Ward had prepared himself for the study of bacteria, and in the nineties he undertook, with Prof. Percy Frankland, a prolonged research on behalf of the Royal Society as to the conditions of their occurrence in potable water. The reports of the results fill a thick volume, and the amount of work involved is almost incredible. The bacteriology was entirely due to Ward.

That bacteria are not an inevitable element in potable water is proved by their absence from that of deep springs. They are arrested by filtration through the earth's crust. In any river system they are comparatively fewer towards the watershed, and more frequent towards the mouth. The obvious conclusion is that they are derived from the drainage of the land. As it is known that the bacteria of cholera and typhoid are water-borne, it becomes a problem of vital importance to ascertain if river water is a possible means of distributing these diseases. Ward set to work to ascertain: (i) What was the actual bacterial flora of Thames water; (ii) if this included any pathogenic organisms; (iii) if not, what became of them? The labour required by the first two branches of the enquiry was enormous; he identified and cultivated some eighty species; the resulting answer to the second was happily in the negative.
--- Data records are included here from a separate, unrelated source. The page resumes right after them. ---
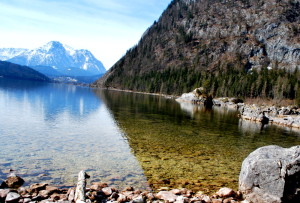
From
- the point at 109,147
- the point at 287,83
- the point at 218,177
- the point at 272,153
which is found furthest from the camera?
the point at 287,83

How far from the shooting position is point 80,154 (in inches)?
998

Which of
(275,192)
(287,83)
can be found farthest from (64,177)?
(287,83)

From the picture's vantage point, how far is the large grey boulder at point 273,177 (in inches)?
591

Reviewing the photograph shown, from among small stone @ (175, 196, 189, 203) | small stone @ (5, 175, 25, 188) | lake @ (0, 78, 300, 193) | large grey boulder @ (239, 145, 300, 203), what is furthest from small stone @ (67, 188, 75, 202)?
large grey boulder @ (239, 145, 300, 203)

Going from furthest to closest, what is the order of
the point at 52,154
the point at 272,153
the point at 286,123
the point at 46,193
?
1. the point at 286,123
2. the point at 52,154
3. the point at 272,153
4. the point at 46,193

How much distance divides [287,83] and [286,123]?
8674 cm

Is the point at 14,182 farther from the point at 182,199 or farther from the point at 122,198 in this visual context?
the point at 182,199

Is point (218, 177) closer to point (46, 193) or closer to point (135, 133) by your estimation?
point (46, 193)

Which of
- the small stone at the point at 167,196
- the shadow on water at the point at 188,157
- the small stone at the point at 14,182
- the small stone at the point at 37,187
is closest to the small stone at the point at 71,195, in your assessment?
the small stone at the point at 37,187

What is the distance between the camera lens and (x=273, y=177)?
50.1 feet

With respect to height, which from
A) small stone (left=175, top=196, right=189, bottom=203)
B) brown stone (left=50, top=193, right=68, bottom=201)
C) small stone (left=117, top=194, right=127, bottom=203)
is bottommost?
brown stone (left=50, top=193, right=68, bottom=201)

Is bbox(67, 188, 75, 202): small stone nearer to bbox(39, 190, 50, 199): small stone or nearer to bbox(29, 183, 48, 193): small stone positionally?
bbox(39, 190, 50, 199): small stone

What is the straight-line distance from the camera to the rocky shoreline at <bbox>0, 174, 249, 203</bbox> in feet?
45.6

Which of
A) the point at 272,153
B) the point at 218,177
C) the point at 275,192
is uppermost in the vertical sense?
the point at 272,153
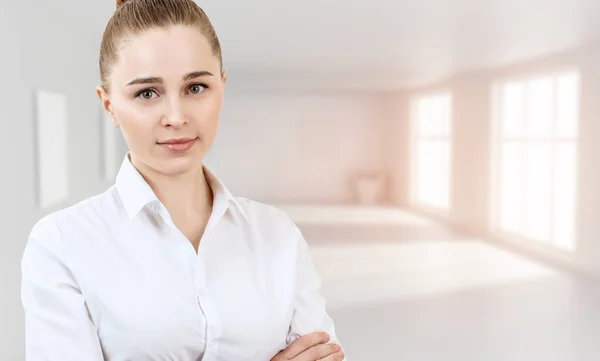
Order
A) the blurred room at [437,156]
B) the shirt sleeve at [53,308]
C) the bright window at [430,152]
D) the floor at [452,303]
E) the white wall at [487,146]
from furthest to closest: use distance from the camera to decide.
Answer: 1. the bright window at [430,152]
2. the white wall at [487,146]
3. the blurred room at [437,156]
4. the floor at [452,303]
5. the shirt sleeve at [53,308]

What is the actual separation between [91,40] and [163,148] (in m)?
5.21

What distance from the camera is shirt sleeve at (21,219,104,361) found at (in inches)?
39.8

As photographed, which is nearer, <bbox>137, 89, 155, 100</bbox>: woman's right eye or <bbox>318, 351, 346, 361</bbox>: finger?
<bbox>137, 89, 155, 100</bbox>: woman's right eye

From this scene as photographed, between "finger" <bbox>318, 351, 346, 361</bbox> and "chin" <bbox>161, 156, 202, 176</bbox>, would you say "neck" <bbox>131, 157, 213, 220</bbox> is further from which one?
"finger" <bbox>318, 351, 346, 361</bbox>

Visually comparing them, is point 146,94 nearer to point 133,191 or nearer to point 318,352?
point 133,191

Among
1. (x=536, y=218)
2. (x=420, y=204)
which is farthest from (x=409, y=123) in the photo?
(x=536, y=218)

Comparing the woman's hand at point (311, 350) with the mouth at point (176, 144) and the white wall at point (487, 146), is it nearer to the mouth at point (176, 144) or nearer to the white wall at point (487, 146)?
the mouth at point (176, 144)

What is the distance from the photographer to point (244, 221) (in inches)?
48.6

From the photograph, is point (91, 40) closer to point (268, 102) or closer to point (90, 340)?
point (90, 340)

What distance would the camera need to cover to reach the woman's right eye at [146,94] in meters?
1.03

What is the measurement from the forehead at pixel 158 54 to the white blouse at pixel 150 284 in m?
0.18

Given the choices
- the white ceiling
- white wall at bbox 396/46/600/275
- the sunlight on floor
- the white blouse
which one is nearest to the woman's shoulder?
the white blouse

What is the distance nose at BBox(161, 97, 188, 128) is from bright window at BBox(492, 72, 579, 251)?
21.6ft

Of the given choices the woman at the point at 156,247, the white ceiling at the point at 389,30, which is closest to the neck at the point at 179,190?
the woman at the point at 156,247
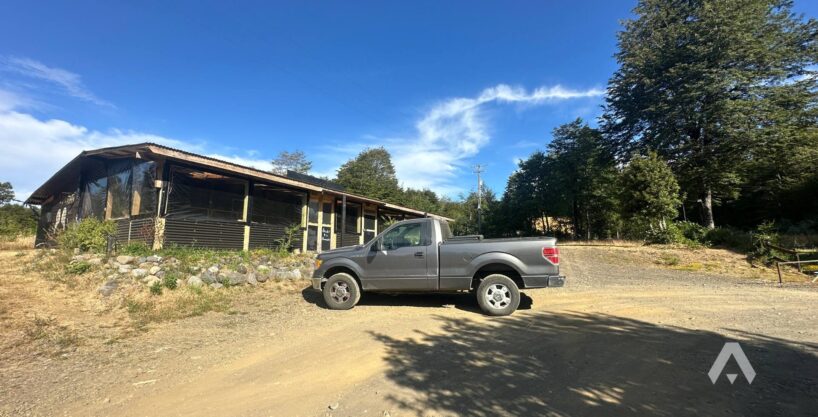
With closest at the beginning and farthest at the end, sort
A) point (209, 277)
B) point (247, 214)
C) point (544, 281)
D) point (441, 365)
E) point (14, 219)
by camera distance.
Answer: point (441, 365), point (544, 281), point (209, 277), point (247, 214), point (14, 219)

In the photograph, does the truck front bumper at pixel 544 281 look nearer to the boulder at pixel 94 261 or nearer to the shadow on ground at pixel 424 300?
the shadow on ground at pixel 424 300

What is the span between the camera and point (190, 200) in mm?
10680

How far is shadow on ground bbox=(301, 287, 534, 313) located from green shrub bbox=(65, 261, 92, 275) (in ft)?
15.4

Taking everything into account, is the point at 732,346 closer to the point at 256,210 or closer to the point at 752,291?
the point at 752,291

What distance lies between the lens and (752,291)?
9.07 metres

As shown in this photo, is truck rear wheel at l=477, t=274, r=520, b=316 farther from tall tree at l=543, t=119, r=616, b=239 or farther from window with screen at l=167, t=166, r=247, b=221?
tall tree at l=543, t=119, r=616, b=239

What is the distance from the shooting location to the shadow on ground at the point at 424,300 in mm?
7492

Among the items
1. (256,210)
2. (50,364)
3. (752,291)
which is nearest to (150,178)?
(256,210)

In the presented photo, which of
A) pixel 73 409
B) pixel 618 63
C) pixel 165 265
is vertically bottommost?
pixel 73 409

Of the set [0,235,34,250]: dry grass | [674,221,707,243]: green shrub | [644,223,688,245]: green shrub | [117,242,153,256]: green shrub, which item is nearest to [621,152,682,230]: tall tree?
[644,223,688,245]: green shrub

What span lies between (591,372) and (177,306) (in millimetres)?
7277

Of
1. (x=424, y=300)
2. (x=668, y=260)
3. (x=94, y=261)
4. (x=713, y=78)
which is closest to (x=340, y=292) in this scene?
(x=424, y=300)

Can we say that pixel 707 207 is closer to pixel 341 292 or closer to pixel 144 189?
pixel 341 292

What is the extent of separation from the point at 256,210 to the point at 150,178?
10.3 feet
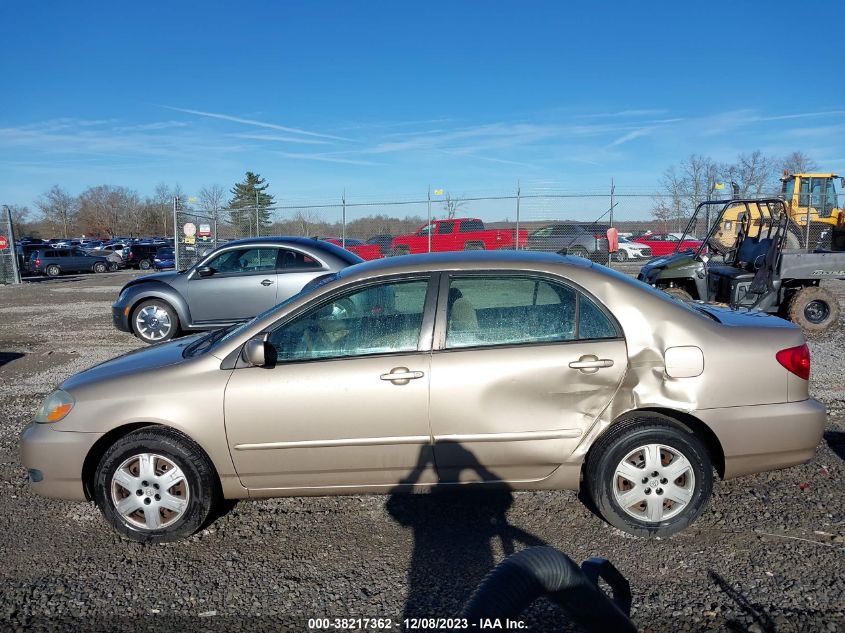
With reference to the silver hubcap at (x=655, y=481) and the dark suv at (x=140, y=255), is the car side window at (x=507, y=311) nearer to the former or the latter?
the silver hubcap at (x=655, y=481)

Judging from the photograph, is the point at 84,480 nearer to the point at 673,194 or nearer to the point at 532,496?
the point at 532,496

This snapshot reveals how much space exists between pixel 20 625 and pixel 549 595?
2.68 m

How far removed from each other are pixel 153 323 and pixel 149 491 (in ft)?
21.9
As to the third, two facts were known. First, that river water, if stored, largely cleared itself of bacteria by mere subsidence; secondly, that Downes and Blunt, in a classical paper communicated to the Royal Society in 1877, had shown that exposure to direct sunlight is fatal to bacteria in a fluid medium. Ward showed that subsidence could not be entirely relied on, as the sediment might easily become the source of re-infection. The effect of sunlight required more critical examination.

It was known that the spores of anthrax were liable to be washed into rivers. Ward determined to study this as the most extreme type of pathogenic infection. As it is undoubtedly the most deadly micro-organism known, and Ward proposed to deal with it on a large scale, it implied no small degree of courage. He found that the spores of anthrax were effectually killed by a few hours' exposure to even the reflected light of a low winter sun. It was clear that this was due to the direct action of the light and not to any heating effect, apart from the fact that they will tolerate boiling for a few minutes. It was further shown that there was no foundation for the theory of Roux and Duclaux that their death was due to poisoning by products of oxidation of the food-medium. Proof of this, indeed, was hardly required, for Pasteur had shown that the bacteria floating in the atmosphere are mostly dead. Were it not so, no surgical operation would be possible. To the bactericidal effect of sunlight is equally to be attributed the absence of bacteria from the High Alps.

The next point was to ascertain to what rays the effect was due. The spores of anthrax are so minute that, when mixed in large numbers with gelatine, they do not affect its transparency, A plate of glass coated with the mixture is at first clear, but ceases to be so if kept in the dark, owing to the germination of the spores. Ward found, in fact, that a photograph could be printed with it, the darkening being the reverse of that of a silver plate. After experiments with coloured screens he completely solved the problem in 1893, with the aid of apparatus supplied by Sir Oliver Lodge and some advice from Sir Gabriel Stokes, by photographing the spectrum on such a plate. It was at once seen that the destructive effect was due to rays of high refrangibility, and, what was extremely important, extended to, and found its maximum in, the ultra-violet. The same results were obtained with the typhoid bacillus. He made the suggestion that the arc light might be used for the disinfection of hospitals and railway carriages.